(What is asked) Render the data below as a Markdown table with two columns, Row and Line, giving each non-blank line its own numbered row. Leave out the pictures and any blank lines.

---

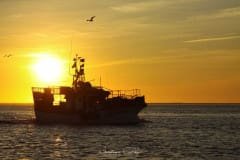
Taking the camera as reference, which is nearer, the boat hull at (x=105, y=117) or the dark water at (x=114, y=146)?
the dark water at (x=114, y=146)

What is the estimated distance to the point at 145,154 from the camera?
2422 inches

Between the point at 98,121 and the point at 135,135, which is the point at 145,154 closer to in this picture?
the point at 135,135

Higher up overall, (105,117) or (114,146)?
(105,117)

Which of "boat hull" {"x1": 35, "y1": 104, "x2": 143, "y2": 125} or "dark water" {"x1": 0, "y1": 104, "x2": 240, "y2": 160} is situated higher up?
"boat hull" {"x1": 35, "y1": 104, "x2": 143, "y2": 125}

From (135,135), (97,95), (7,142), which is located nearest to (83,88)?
(97,95)

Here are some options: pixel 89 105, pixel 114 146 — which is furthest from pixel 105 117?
pixel 114 146

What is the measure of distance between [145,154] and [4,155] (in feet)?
45.7

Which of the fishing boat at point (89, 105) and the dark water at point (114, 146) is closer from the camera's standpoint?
the dark water at point (114, 146)

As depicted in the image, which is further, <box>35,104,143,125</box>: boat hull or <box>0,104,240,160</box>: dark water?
<box>35,104,143,125</box>: boat hull

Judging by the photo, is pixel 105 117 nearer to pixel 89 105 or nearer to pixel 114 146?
pixel 89 105

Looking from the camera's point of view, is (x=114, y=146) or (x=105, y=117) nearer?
(x=114, y=146)

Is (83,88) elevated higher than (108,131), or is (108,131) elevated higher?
(83,88)

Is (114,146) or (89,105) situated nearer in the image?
(114,146)

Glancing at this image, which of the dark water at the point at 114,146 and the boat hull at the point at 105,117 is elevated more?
the boat hull at the point at 105,117
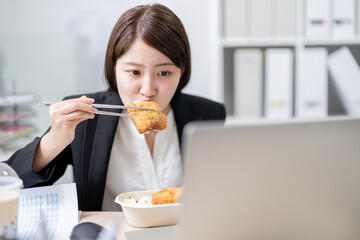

---

(Task result)
| Row | Line |
|---|---|
| 1 | Taking the camera as reference, which is nearer, the boat hull at (x=105, y=117) or the dark water at (x=114, y=146)? |
| 2 | the dark water at (x=114, y=146) |
| 3 | What is the estimated distance to the point at 145,154 from the camera? |
| 4 | 2422 inches |
| 5 | Between the point at 98,121 and the point at 135,135, which is the point at 145,154 closer to in this picture? |
| 6 | the point at 135,135 |
| 7 | Higher up overall, (105,117) or (114,146)? |
| 8 | (105,117) |
| 9 | Which of "boat hull" {"x1": 35, "y1": 104, "x2": 143, "y2": 125} or "dark water" {"x1": 0, "y1": 104, "x2": 240, "y2": 160} is situated higher up? |
| 10 | "boat hull" {"x1": 35, "y1": 104, "x2": 143, "y2": 125} |
| 11 | From (135,135), (97,95), (7,142), which is located nearest to (83,88)? |
| 12 | (97,95) |
| 13 | Here are some options: pixel 89 105, pixel 114 146 — which is furthest from pixel 105 117? |
| 14 | pixel 114 146 |
| 15 | What is the measure of distance between [145,154] and [4,155] (in feet)? |
| 16 | 45.7 |
| 17 | Which of the fishing boat at point (89, 105) and the dark water at point (114, 146) is closer from the camera's standpoint? |
| 18 | the dark water at point (114, 146) |
| 19 | As depicted in the image, which is further, <box>35,104,143,125</box>: boat hull or <box>0,104,240,160</box>: dark water? |
| 20 | <box>35,104,143,125</box>: boat hull |
| 21 | Judging by the photo, is pixel 105 117 nearer to pixel 89 105 or nearer to pixel 114 146? |
| 22 | pixel 89 105 |
| 23 | Looking from the camera's point of view, is (x=114, y=146) or (x=105, y=117) nearer? |
| 24 | (x=114, y=146) |
| 25 | Is (83,88) elevated higher than (108,131), or is (108,131) elevated higher? |
| 26 | (83,88) |
| 27 | Is (114,146) or (89,105) situated nearer in the image? |
| 28 | (114,146) |
| 29 | Glancing at this image, which of the dark water at the point at 114,146 and the boat hull at the point at 105,117 is elevated more? |
| 30 | the boat hull at the point at 105,117 |